The PIH-EMR has now been in use for almost five years in Peru and 2 years in the Philippines. The HIV-EMR version has been in use for three years in Haiti and a year in Rwanda. Total records for patients in all sites exceed 20,000 with more than 7000 currently receiving treatment. Initial evaluations have demonstrated that the system is widely used. In addition several components are associated with reductions in data errors, delays in data entry, and workload compared to the existing paper and spreadsheet approaches. All four systems are heavily used for reporting to funders and governments as well as for internal management.

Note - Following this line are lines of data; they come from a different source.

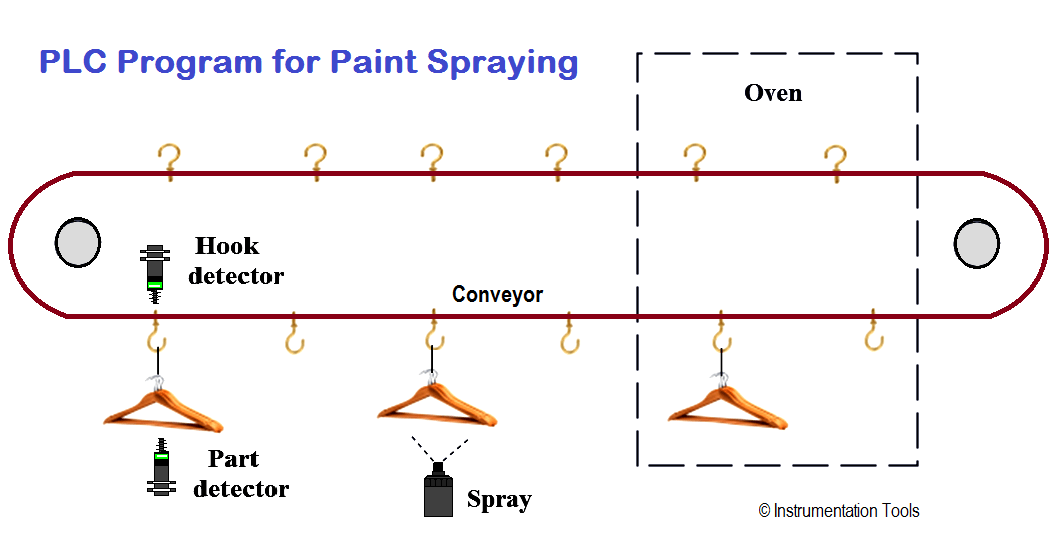 PLC Program for Paint Spraying

Oven

Hook detector

Conveyor

Part detector

Spray

© Instrumentation Tools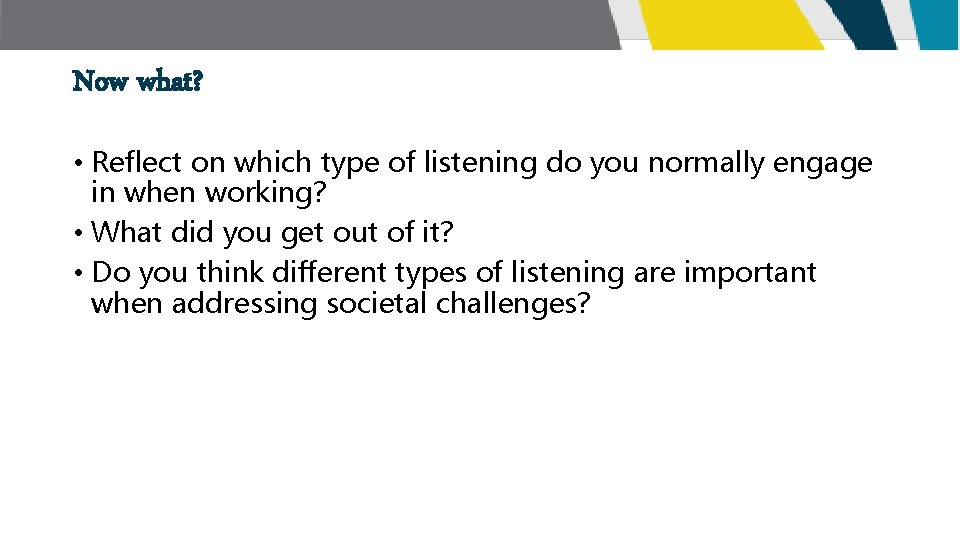 Now what?

• Reflect on which type of listening do you normally engage in when working?
• What did you get out of it?
• Do you think different types of listening are important when addressing societal challenges?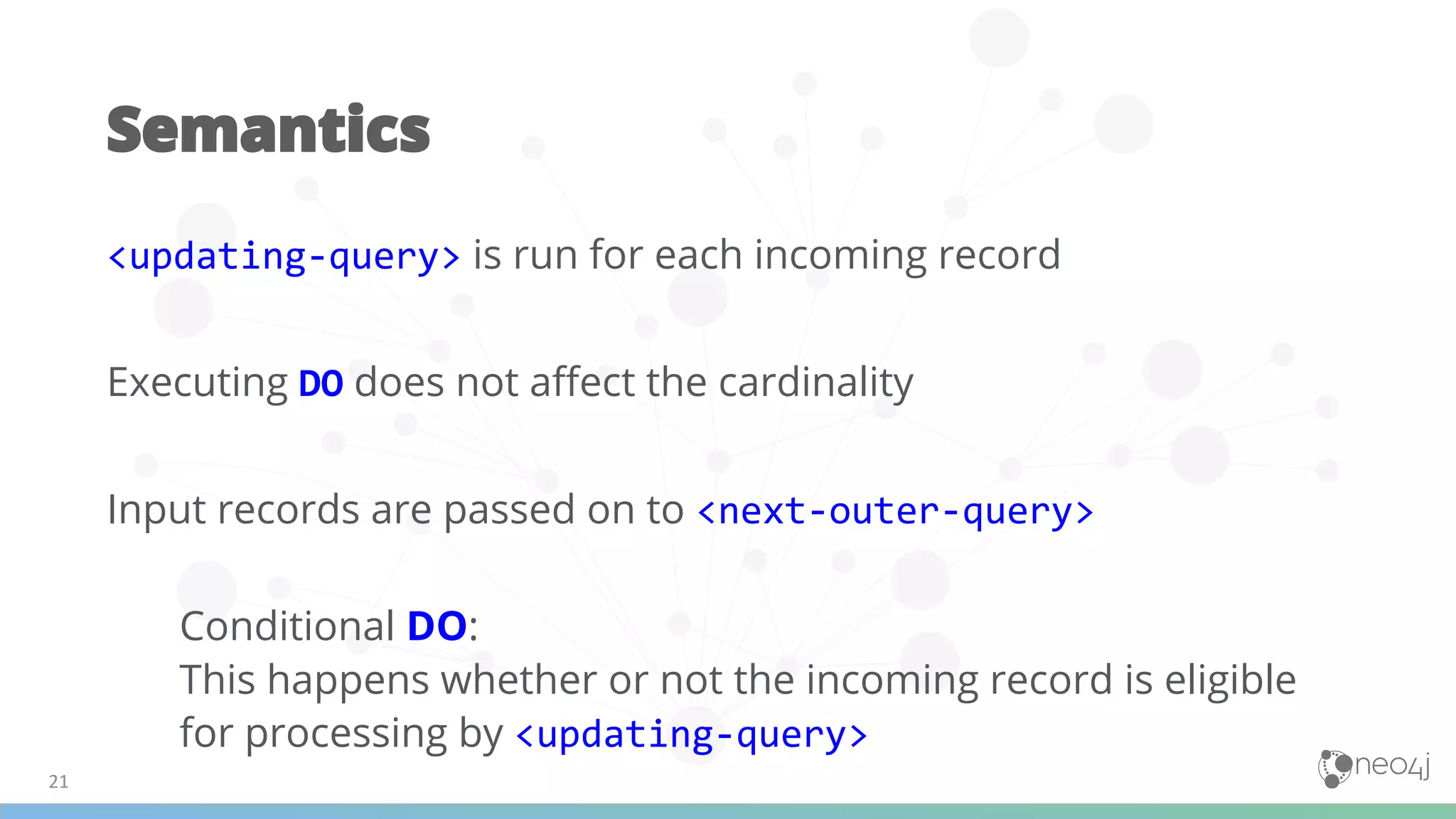 Semantics

<updating-query> is run for each incoming record

Executing DO does not affect the cardinality

Input records are passed on to <next-outer-query>

Conditional DO:
This happens whether or not the incoming record is eligible for processing by <updating-query>

21

neo4j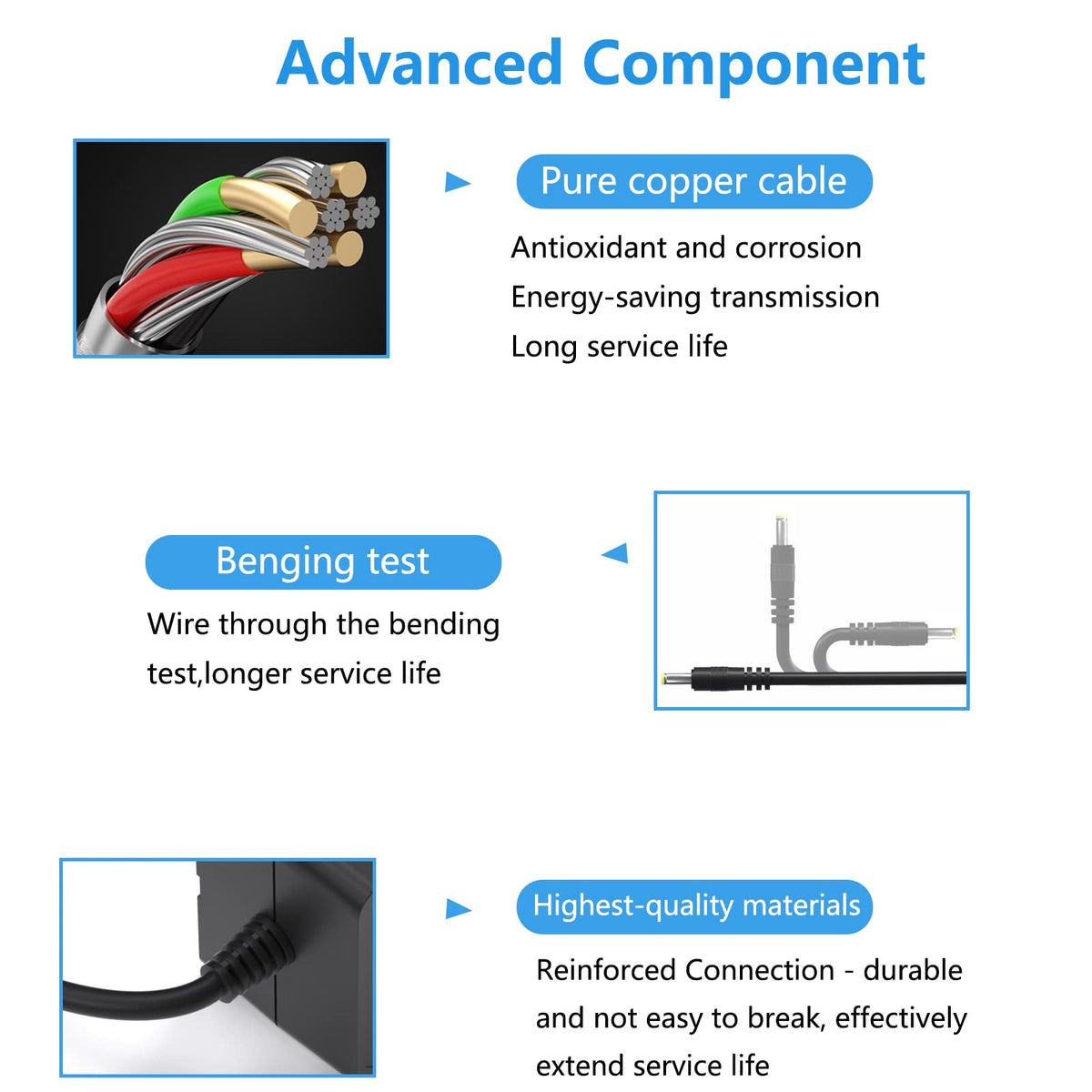 Advanced Component

Pure copper cable

Antioxidant and corrosion
Energy-saving transmission
Long service life

Benging test

Wire through the bending test,longer service life

Highest-quality materials

Reinforced Connection - durable and not easy to break, effectively extend service life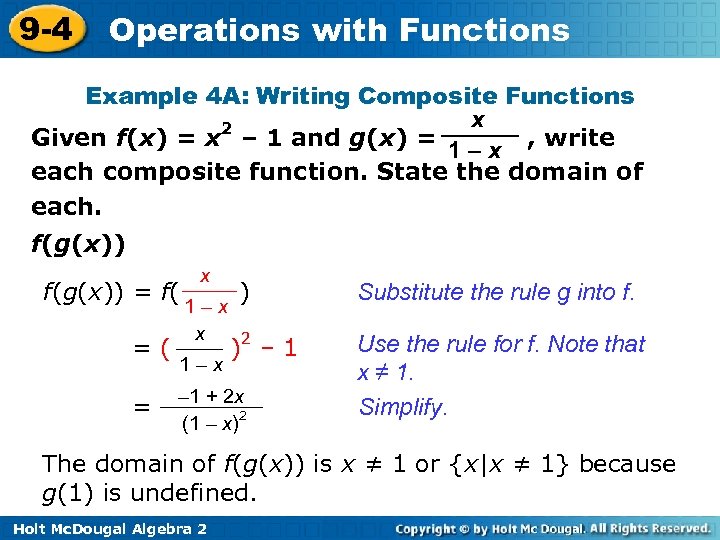 9-4 Operations with Functions

Example 4A: Writing Composite Functions

Given $f(x) = x^2 - 1$ and $g(x) = \frac{x}{1-x}$, write each composite function. State the domain of each.

$f(g(x))$

$f(g(x)) = f(\frac{x}{1-x})$ Substitute the rule g into f.

$= (\frac{x}{1-x})^2 - 1$ Use the rule for f. Note that $x \neq 1$.

$= \frac{-1+2x}{(1-x)^2}$ Simplify.

The domain of $f(g(x))$ is $x \neq 1$ or $\{x|x \neq 1\}$ because $g(1)$ is undefined.

Holt McDougal Algebra 2

Copyright © by Holt Mc Dougal. All Rights Reserved.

Despite these promising results we need to carry out more definitive evaluations of the stable system, to determine if the considerable cost and energy involved in setting up an EMR is justified by long lasting improvements in patient care and reductions in work load for essential tasks.

Acknowledgements

We thank the Bill and Melinda Gates foundation for assistance is developing the PIH-EMR and the Global Fund for AIDS, Tuberculosis and Malaria for support of patient care.